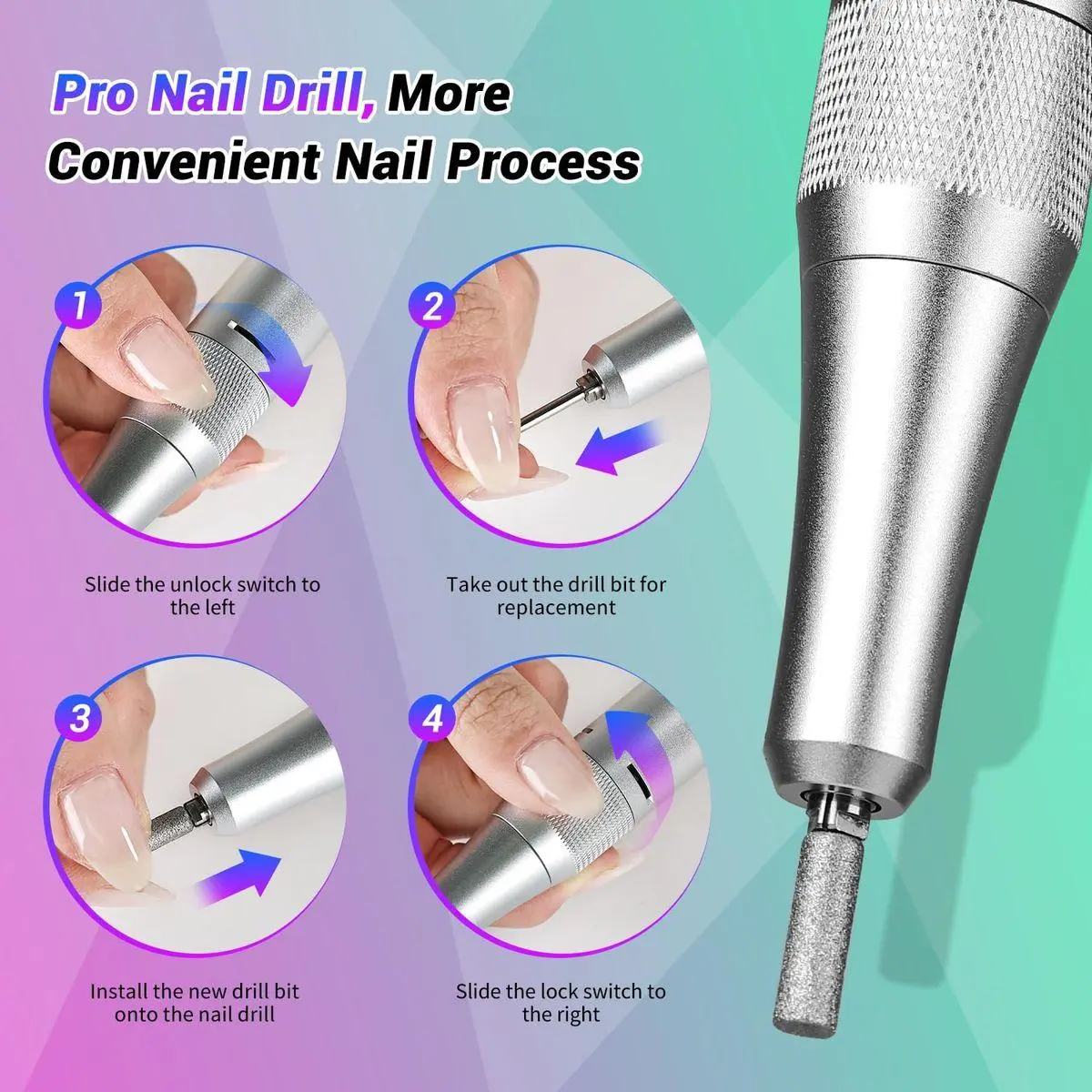 Pro Nail Drill, More Convenient Nail Process

1

Slide the unlock switch to the left

2

Take out the drill bit for replacement

3

Install the new drill bit onto the nail drill

4

Slide the lock switch to the right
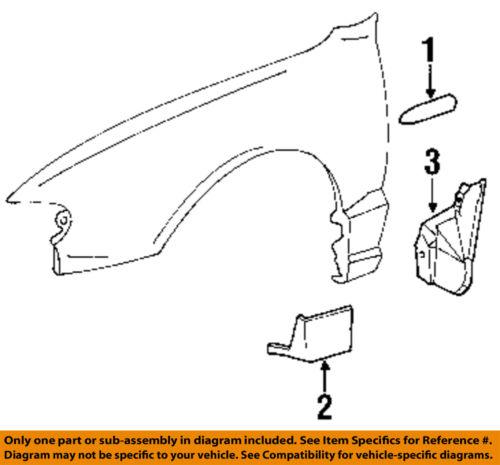 1

3

2

Only one part or sub-assembly in diagram included. See Item Specifics for Reference #.
Diagram may not be specific to your vehicle. See Compatibility for vehicle-specific diagrams.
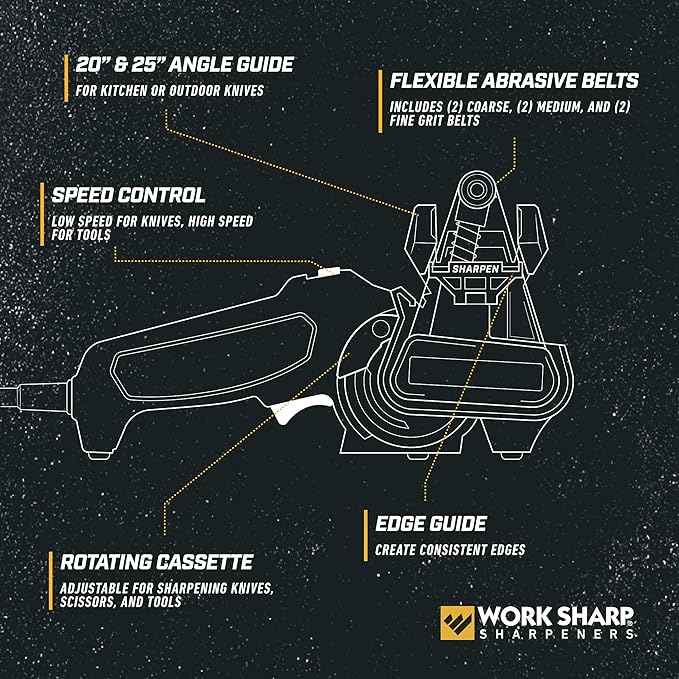 20° & 25° ANGLE GUIDE

FOR KITCHEN OR OUTDOOR KNIVES

FLEXIBLE ABRASIVE BELTS

INCLUDES (2) COARSE, (2) MEDIUM, AND (2) FINE GRIT BELTS

SPEED CONTROL

LOW SPEED FOR KNIVES, HIGH SPEED FOR TOOLS

SHARPEN

EDGE GUIDE

CREATE CONSISTENT EDGES

ROTATING CASSETTE

ADJUSTABLE FOR SHARPENING KNIVES, SCISSORS, AND TOOLS

WORK SHARP®
SHARPENERS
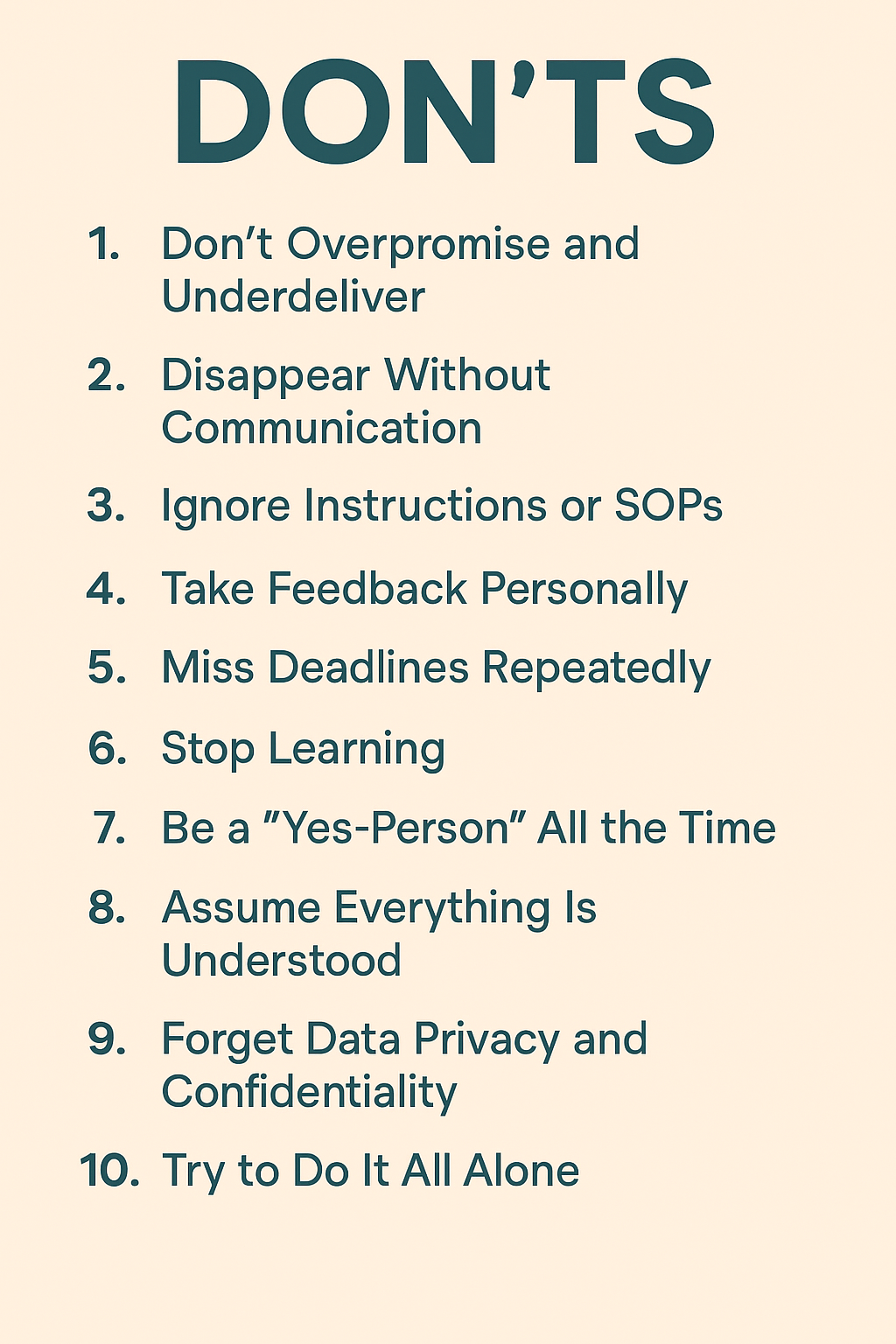 DON'TS

1. Don't Overpromise and Underdeliver
2. Disappear Without Communication
3. Ignore Instructions or SOPs
4. Take Feedback Personally
5. Miss Deadlines Repeatedly
6. Stop Learning
7. Be a "Yes-Person" All the Time
8. Assume Everything Is Understood
9. Forget Data Privacy and Confidentiality
10. Try to Do It All Alone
=======
Only the pictures stay out; everything else in the listing above must be repeated exactly.

 Pro Nail Drill, More Convenient Nail Process

1

Slide the unlock switch to the left

2

Take out the drill bit for replacement

3

Install the new drill bit onto the nail drill

4

Slide the lock switch to the right
 1

3

2

Only one part or sub-assembly in diagram included. See Item Specifics for Reference #.
Diagram may not be specific to your vehicle. See Compatibility for vehicle-specific diagrams.
 20° & 25° ANGLE GUIDE

FOR KITCHEN OR OUTDOOR KNIVES

FLEXIBLE ABRASIVE BELTS

INCLUDES (2) COARSE, (2) MEDIUM, AND (2) FINE GRIT BELTS

SPEED CONTROL

LOW SPEED FOR KNIVES, HIGH SPEED FOR TOOLS

SHARPEN

EDGE GUIDE

CREATE CONSISTENT EDGES

ROTATING CASSETTE

ADJUSTABLE FOR SHARPENING KNIVES, SCISSORS, AND TOOLS

WORK SHARP®
SHARPENERS
 DON'TS

1. Don't Overpromise and Underdeliver
2. Disappear Without Communication
3. Ignore Instructions or SOPs
4. Take Feedback Personally
5. Miss Deadlines Repeatedly
6. Stop Learning
7. Be a "Yes-Person" All the Time
8. Assume Everything Is Understood
9. Forget Data Privacy and Confidentiality
10. Try to Do It All Alone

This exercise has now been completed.